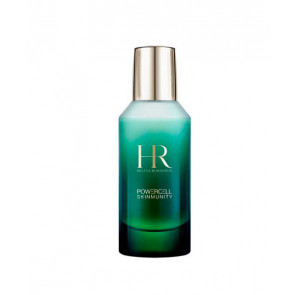 Helena Rubinstein Powercell Skinmunity Matte Emulsion 75 ml
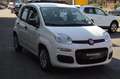 Fiat Panda Urban Hybrid 1.0 GSE/Klima/Radio/Bluetooth Weiß - thumbnail 6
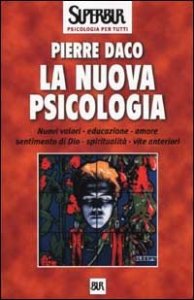 La nuova psicologia
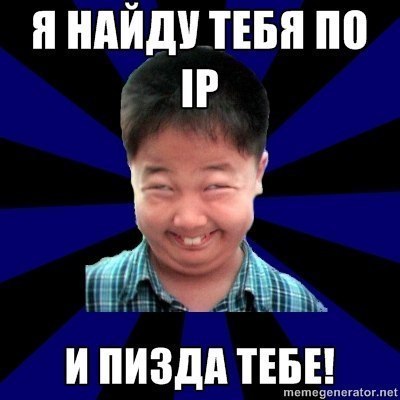 "Это не то, что ты подумала". Мстит ли кошка за то, что ее наказали Кошка.ru Дзе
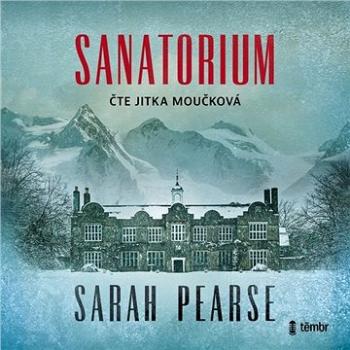 Sanatorium ()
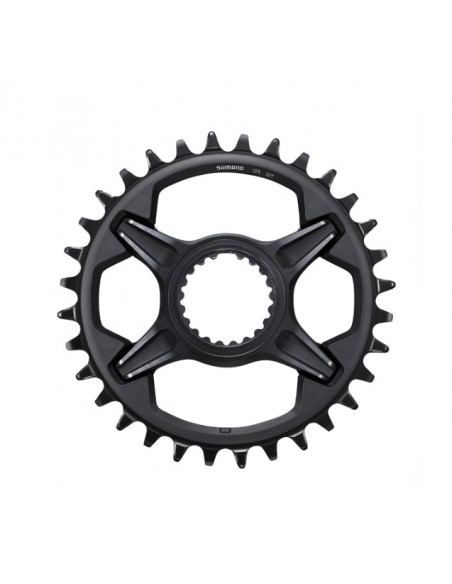 Shimano Kedjedrev Deore XT 32T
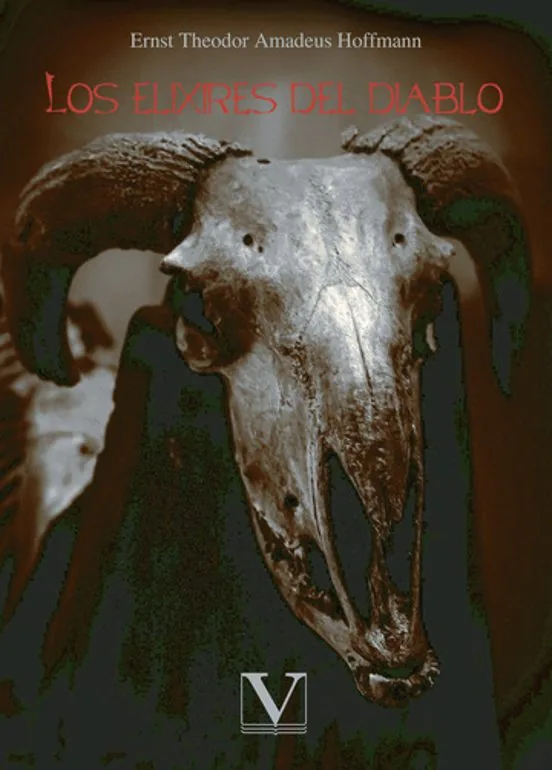 Portada — Editorial Verbum, S.L. (ISBN 9788413374208)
--------------------------------------------------
The copy should hold exactly the lines from the line containing "La nuova psicologia" through the end of the data, both ends included, and no pictures.

= Answer for this exercise =
 La nuova psicologia
 "Это не то, что ты подумала". Мстит ли кошка за то, что ее наказали Кошка.ru Дзе
 Sanatorium ()
 Shimano Kedjedrev Deore XT 32T
 Portada — Editorial Verbum, S.L. (ISBN 9788413374208)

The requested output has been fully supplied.